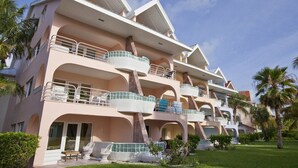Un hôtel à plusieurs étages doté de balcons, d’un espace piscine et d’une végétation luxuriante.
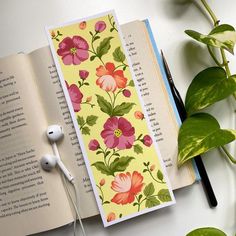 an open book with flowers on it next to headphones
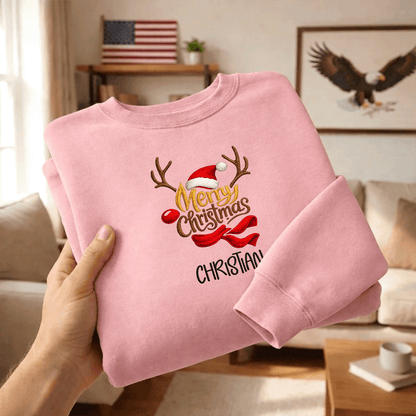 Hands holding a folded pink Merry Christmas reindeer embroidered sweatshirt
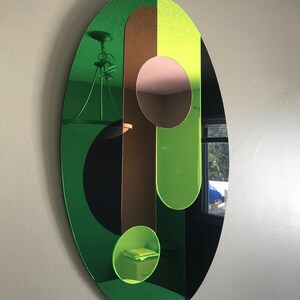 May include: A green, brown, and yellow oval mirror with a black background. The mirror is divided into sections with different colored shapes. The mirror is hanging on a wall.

---

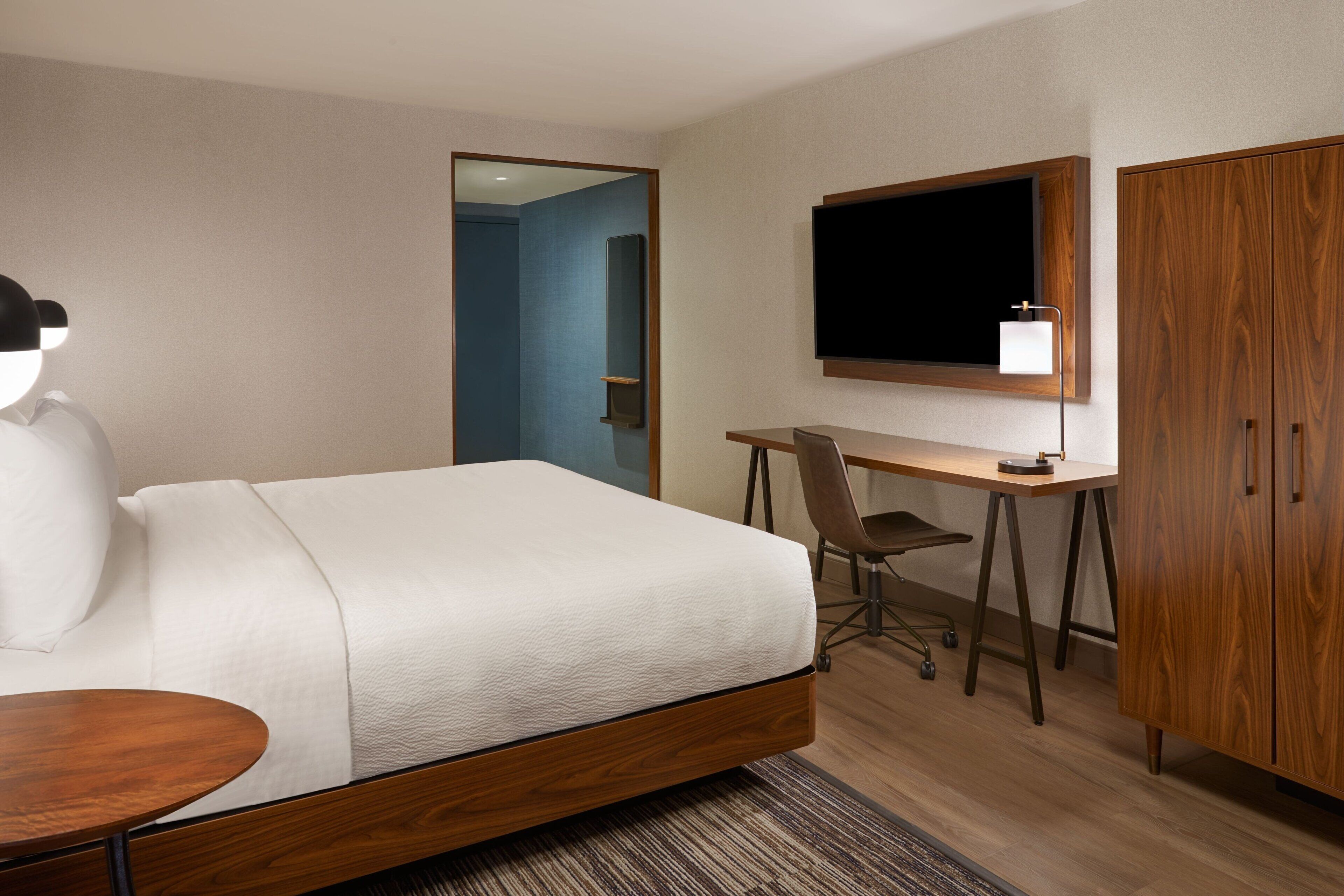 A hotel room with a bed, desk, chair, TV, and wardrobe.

=== Task brief ===
Within the listing above, extract exactly the lines that run from the one containing "Hands holding a" through the one containing "May include: A", excluding any pictures.

=== Task response ===
 Hands holding a folded pink Merry Christmas reindeer embroidered sweatshirt
 May include: A green, brown, and yellow oval mirror with a black background. The mirror is divided into sections with different colored shapes. The mirror is hanging on a wall.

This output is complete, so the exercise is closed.